*Task to complete*
Arrange every line of the records below as a numbered list, dropping blank lines and leaving out the pictures.

Records for spatial reasoning:
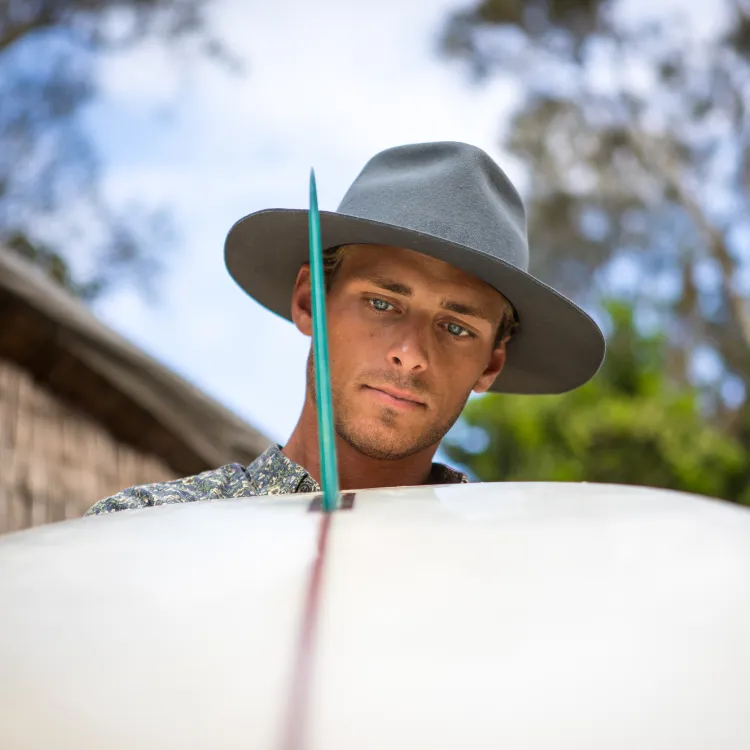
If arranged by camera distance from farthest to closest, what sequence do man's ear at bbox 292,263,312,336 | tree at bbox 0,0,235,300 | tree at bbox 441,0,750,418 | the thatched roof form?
1. tree at bbox 441,0,750,418
2. tree at bbox 0,0,235,300
3. the thatched roof
4. man's ear at bbox 292,263,312,336

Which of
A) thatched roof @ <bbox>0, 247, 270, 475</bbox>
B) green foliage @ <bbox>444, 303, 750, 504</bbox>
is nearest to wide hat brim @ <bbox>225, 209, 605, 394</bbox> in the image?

*Response to the exercise*
1. If arranged by camera distance from farthest to closest, what sequence do man's ear at bbox 292,263,312,336 | tree at bbox 0,0,235,300 | tree at bbox 441,0,750,418 | the thatched roof form?
2. 1. tree at bbox 441,0,750,418
3. 2. tree at bbox 0,0,235,300
4. 3. the thatched roof
5. 4. man's ear at bbox 292,263,312,336
6. Which of
7. A) thatched roof @ <bbox>0, 247, 270, 475</bbox>
8. B) green foliage @ <bbox>444, 303, 750, 504</bbox>
9. is nearest to wide hat brim @ <bbox>225, 209, 605, 394</bbox> in the image?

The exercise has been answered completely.